RECORDED DATA =

• • •

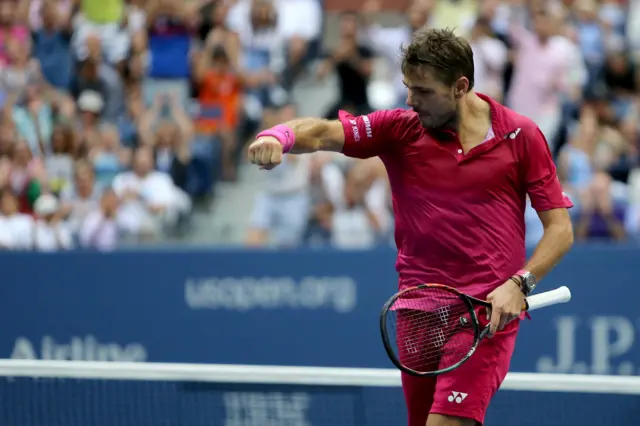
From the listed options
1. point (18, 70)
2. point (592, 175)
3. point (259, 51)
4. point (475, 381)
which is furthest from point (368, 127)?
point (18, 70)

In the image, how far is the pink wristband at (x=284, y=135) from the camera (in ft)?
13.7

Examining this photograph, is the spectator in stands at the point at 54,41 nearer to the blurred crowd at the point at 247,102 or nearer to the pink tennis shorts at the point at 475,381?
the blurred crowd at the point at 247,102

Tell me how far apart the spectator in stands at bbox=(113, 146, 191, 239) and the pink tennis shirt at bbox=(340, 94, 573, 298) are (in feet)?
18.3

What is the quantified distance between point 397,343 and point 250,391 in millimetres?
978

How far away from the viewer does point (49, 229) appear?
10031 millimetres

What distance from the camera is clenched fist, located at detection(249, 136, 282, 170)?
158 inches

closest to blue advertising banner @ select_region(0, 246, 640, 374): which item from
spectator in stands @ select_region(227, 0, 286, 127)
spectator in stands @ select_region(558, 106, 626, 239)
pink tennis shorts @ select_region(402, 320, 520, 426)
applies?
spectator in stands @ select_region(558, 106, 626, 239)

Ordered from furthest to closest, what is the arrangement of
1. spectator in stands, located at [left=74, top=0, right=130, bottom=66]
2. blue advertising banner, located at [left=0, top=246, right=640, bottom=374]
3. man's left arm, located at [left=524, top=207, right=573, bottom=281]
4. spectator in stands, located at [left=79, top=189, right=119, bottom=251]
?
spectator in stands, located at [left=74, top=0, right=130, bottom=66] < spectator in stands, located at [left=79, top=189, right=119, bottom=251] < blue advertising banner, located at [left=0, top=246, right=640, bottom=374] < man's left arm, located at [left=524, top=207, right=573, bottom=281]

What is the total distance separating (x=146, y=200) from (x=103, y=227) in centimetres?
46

• • •

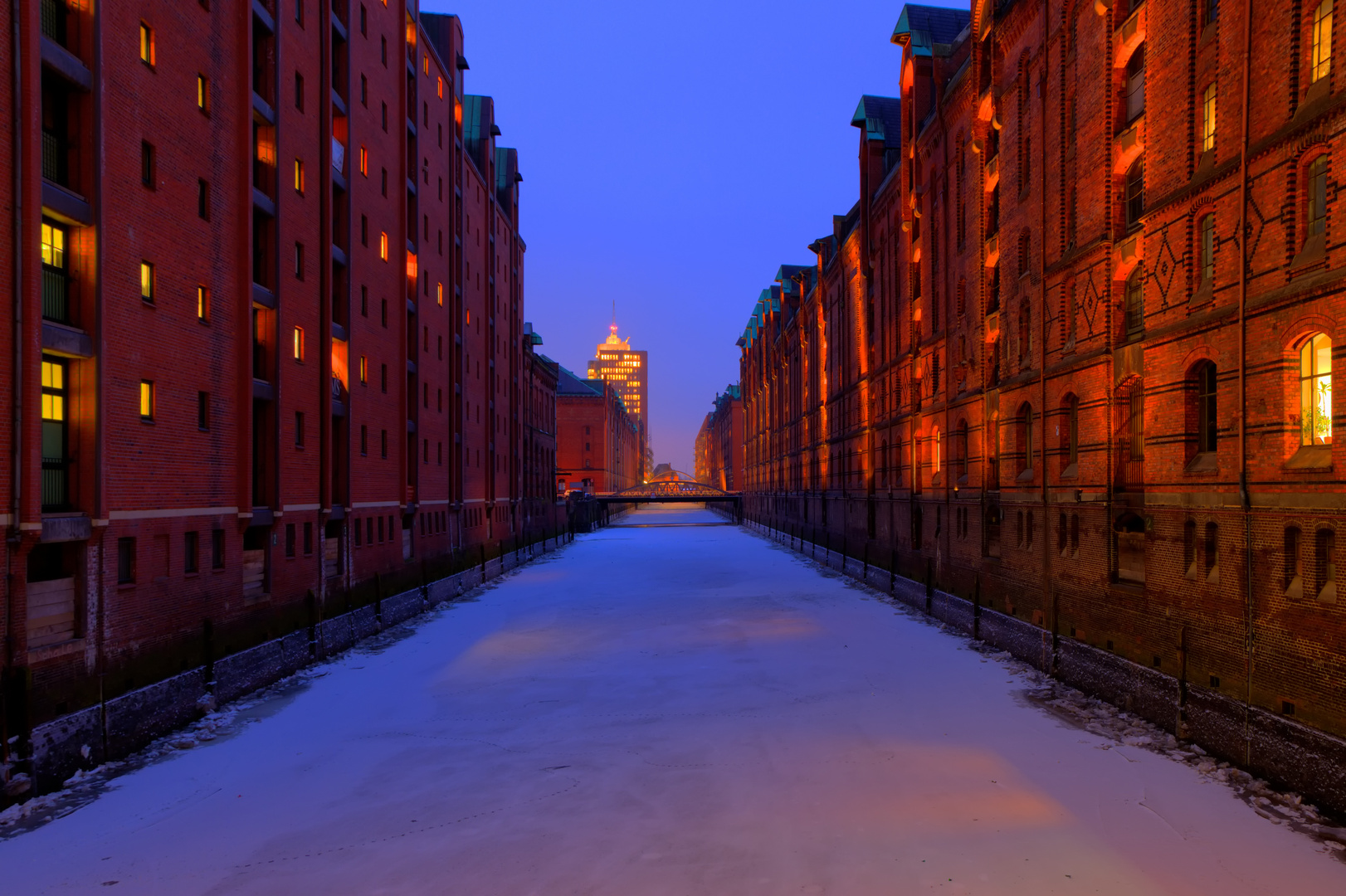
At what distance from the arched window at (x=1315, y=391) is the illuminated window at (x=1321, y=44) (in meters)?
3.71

• • •

EXERCISE REQUIREMENTS = Count the lines in the listing above that contain the word "which". Reply with the number only.

ANSWER TO THIS EXERCISE = 2